Is the target device Windows 10? I'm trying to think of any other differences in execution that may be causing this discrepancy.
Yes the target is a Windows 10..
Just to make sure I am using the correct one can you share the link to the latest version you used ?
@snolroy https://github.com/joeavanzato/RetrievIR/releases/download/release/RetrievIR-1.0.rar
Once downloaded, unzip, open cmd window as Administrator, cd into the download directory, launch 'powershell' and invoke as '.\RetrievIR.ps1 -tags "sans_triage"', which is what you did before.
This should result in a directory named 'evidence' inside there - try doing this completely locally first - if this doesn't work then I will have to troubleshoot in more detail - if possible, I'd like to work with you/send you a modified script which will contain more verbose logging statements that you can then send to me for help identifying the issue.
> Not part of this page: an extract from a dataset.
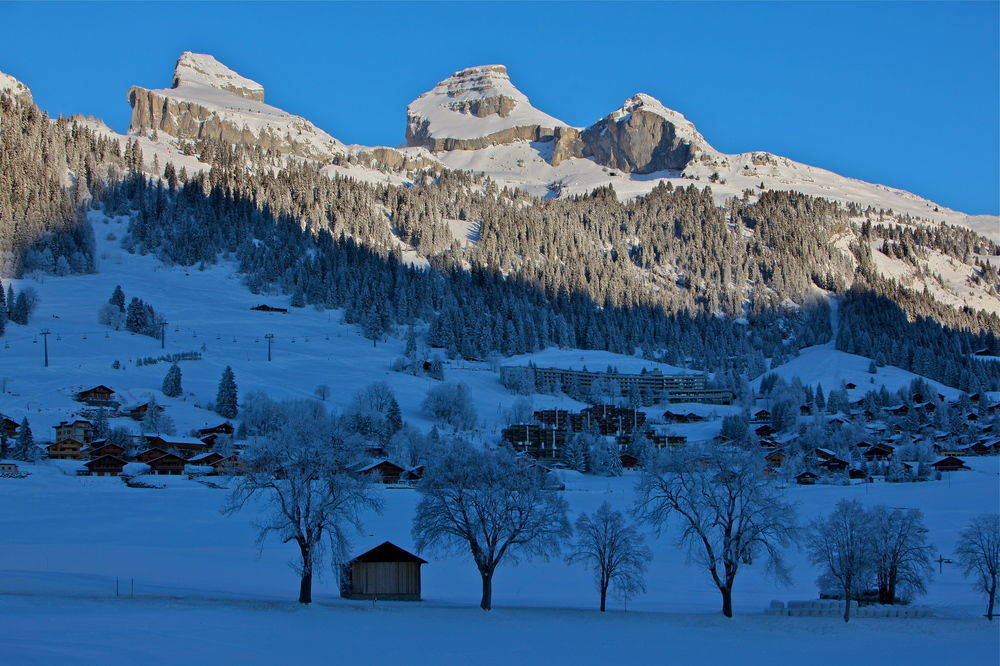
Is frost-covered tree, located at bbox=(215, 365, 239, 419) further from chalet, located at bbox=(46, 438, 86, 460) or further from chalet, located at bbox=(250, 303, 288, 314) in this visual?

I am doing some additional testing now.
@snolroy I just tested this again on two fresh devices - one Windows 10 and the other a Windows Server - I ran it both locally and remotely against both and saw the expected outputs inside the evidence directory as shown in my screenshot.
I'm having a difficult time troubleshooting this since I am not experiencing the error that you are - is it possible for you to send me the log file from "RetrievIRAudit.txt"? Should be inside your cwd when running the tool.
Let me try the latest one you sent and will get back to you if it still gives the same output. It seems I was using the old version.
I tried with the latest one you shared and it worked! Thank you very much..
One more question...
When I ran the parser I noticed the following:
2024/08/20 17:27:26 - [+] Downloading AmcacheParser.exe from https://f001.backblazeb2.com/file/EricZimmermanTools/AmcacheParser.zip
2024/08/20 17:27:31 - [+] Downloading AppCompatCacheParser.exe from https://f001.backblazeb2.com/file/EricZimmermanTools/AppCompatCacheParser.zip
2024/08/20 17:27:36 - [+] Downloading JLECmd.exe from https://f001.backblazeb2.com/file/EricZimmermanTools/JLECmd.zip
2024/08/20 17:27:39 - [+] Downloading LECmd.exe from https://f001.backblazeb2.com/file/EricZimmermanTools/LECmd.zip
2024/08/20 17:27:42 - [+] Downloading PECmd.exe from https://f001.backblazeb2.com/file/EricZimmermanTools/PECmd.zip
2024/08/20 17:27:43 - [+] Downloading RBCmd.exe from https://f001.backblazeb2.com/file/EricZimmermanTools/RBCmd.zip
2024/08/20 17:27:47 - [+] Downloading RecentFileCacheParser.exe from https://f001.backblazeb2.com/file/EricZimmermanTools/RecentFileCacheParser.zip
2024/08/20 17:27:51 - [+] Downloading SBECmd.exe from https://f001.backblazeb2.com/file/EricZimmermanTools/SBECmd.zip
2024/08/20 17:27:54 - [+] Downloading SrumECmd.exe from https://f001.backblazeb2.com/file/EricZimmermanTools/SrumECmd.zip
2024/08/20 17:27:57 - [+] Downloading SumECmd.exe from https://f001.backblazeb2.com/file/EricZimmermanTools/SumECmd.zip
2024/08/20 17:28:00 - [+] Downloading WxTCmd.exe from https://f001.backblazeb2.com/file/EricZimmermanTools/WxTCmd.zip
2024/08/20 17:28:03 - [+] Downloading EvtxECmd.exe from https://f001.backblazeb2.com/file/EricZimmermanTools/EvtxECmd.zip
2024/08/20 17:28:04 - [+] Downloading MFTECmd.exe from https://f001.backblazeb2.com/file/EricZimmermanTools/MFTECmd.zip
2024/08/20 17:28:10 - [+] Downloading SQLECmd.exe from https://f001.backblazeb2.com/file/EricZimmermanTools/SQLECmd.zip
2024/08/20 17:28:16 - [+] Downloading SQLECmd.exe from https://f001.backblazeb2.com/file/EricZimmermanTools/SQLECmd.zip
Since I already have those downloaded now, how can I stop the script from attempting to download these again next time I run this say on a remote system using the same folder I am using currently
Glad it is working for you now.
If you are executing from the same directory, ParseIR will check if the utility already exists and skip downloading if it does. If you want to specify a custom utility directory just use -utilities_dir to tell ParseIR where the third-party utilities are.
If you are using default settings/directory and not changing anything it should not re-download the binaries. Let me know if you are observing different behavior.